- _What the exercise asks_: From the records beneath, determine how many lines contain "предприятия" and report only that figure.

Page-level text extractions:
.....

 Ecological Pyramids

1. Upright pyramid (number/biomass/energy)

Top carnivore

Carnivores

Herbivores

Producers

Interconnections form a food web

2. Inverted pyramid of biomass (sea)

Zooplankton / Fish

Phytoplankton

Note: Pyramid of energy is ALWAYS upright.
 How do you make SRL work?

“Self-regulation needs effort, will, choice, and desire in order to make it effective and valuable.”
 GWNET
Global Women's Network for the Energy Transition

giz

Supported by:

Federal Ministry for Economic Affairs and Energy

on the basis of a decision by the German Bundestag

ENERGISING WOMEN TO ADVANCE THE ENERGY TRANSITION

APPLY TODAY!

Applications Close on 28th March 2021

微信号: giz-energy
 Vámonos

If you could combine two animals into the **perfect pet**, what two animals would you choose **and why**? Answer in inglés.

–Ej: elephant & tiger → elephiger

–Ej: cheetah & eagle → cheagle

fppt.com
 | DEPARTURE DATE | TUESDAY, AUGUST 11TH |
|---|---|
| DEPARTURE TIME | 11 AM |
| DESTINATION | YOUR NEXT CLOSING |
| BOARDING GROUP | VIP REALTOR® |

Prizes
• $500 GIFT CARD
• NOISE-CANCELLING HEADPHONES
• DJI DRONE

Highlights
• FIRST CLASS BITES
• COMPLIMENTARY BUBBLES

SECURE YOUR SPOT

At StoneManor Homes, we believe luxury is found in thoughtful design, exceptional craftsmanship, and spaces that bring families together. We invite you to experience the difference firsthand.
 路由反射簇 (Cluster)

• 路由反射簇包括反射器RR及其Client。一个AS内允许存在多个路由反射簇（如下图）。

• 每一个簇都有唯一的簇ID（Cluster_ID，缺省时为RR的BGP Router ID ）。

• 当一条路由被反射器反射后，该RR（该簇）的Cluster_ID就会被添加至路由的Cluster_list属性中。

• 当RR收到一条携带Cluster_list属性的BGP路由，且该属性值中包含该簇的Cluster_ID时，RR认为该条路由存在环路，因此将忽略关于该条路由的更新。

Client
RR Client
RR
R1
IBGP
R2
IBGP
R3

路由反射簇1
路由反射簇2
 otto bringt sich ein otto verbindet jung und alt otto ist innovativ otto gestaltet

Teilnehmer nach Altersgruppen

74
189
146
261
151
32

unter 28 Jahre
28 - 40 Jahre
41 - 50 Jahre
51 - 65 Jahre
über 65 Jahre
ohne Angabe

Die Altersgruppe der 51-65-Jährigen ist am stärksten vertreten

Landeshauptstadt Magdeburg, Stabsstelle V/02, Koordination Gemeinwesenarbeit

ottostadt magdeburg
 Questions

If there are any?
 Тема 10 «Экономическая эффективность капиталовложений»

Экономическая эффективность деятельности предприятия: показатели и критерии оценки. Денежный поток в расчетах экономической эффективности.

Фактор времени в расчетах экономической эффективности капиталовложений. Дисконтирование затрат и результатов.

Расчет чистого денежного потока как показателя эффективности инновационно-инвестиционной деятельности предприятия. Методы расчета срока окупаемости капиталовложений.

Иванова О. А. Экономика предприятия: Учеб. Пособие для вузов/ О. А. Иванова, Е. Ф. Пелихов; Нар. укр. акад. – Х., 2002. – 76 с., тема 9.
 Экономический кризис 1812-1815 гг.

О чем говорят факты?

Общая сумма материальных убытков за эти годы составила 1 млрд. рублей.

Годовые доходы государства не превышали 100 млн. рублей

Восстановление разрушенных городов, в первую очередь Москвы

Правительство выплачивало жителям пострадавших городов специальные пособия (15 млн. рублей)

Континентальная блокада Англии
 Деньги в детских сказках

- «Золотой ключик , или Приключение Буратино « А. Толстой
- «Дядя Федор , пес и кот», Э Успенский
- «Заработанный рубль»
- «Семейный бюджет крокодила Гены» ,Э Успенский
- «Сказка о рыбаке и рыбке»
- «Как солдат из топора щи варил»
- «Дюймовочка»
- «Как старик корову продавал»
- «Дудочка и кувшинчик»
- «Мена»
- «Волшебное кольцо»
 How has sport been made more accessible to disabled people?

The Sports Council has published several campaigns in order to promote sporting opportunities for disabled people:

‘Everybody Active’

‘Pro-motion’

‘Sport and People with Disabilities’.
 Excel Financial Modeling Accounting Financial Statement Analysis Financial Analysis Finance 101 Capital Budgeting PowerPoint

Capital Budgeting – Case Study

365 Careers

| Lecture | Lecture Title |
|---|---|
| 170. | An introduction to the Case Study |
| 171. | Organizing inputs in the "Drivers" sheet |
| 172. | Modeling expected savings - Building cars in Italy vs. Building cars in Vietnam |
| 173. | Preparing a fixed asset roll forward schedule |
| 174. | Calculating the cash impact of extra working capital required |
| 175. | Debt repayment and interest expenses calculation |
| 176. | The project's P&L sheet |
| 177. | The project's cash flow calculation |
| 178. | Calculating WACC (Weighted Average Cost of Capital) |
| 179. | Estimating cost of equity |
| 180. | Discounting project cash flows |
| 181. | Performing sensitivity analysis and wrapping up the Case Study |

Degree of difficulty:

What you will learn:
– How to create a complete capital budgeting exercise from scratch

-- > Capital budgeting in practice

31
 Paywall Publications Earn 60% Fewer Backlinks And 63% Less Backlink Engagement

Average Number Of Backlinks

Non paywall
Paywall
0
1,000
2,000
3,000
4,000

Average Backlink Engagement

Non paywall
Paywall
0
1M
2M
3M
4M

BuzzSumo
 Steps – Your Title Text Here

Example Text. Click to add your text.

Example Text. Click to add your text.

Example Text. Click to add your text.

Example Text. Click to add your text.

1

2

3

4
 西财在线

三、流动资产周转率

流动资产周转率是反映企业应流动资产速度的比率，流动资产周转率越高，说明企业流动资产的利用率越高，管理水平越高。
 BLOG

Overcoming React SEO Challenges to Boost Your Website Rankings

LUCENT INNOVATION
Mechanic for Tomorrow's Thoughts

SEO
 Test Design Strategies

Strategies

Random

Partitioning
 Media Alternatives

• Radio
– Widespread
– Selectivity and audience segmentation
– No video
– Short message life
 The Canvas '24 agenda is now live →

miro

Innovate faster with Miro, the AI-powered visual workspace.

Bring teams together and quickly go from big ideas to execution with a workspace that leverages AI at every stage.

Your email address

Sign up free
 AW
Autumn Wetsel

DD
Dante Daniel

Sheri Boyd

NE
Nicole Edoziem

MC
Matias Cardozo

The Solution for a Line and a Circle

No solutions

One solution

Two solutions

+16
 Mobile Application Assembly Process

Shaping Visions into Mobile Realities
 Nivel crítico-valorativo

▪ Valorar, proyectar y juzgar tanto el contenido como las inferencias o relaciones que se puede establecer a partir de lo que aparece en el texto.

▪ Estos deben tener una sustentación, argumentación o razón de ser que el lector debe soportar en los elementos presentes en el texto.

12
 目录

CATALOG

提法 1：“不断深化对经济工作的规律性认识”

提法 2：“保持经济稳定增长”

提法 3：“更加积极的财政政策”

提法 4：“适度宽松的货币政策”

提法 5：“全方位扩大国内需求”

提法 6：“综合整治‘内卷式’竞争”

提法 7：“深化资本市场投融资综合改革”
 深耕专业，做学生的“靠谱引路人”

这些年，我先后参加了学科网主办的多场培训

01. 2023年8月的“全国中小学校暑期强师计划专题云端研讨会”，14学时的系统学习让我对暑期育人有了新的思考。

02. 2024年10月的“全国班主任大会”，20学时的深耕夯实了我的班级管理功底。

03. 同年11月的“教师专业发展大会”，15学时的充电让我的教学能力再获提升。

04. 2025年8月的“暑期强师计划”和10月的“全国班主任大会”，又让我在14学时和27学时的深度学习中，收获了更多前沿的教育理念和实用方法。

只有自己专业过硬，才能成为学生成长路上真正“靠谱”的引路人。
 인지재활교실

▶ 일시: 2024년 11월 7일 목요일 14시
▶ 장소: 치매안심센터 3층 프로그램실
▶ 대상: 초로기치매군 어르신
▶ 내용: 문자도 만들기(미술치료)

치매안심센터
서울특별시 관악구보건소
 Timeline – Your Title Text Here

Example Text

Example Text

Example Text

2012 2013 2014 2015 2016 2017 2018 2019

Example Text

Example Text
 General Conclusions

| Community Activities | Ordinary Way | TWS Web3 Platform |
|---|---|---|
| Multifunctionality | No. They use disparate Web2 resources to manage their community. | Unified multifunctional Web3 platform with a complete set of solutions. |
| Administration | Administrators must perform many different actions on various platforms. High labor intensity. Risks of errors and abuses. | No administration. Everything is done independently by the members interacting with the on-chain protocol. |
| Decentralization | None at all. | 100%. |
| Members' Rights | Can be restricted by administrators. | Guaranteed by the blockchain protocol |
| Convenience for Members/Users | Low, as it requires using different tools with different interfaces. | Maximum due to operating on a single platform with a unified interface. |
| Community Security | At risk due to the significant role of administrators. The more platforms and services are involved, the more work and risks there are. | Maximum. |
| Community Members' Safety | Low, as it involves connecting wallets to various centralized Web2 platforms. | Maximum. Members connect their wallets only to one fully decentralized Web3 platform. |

.....

- _Task answer_: 3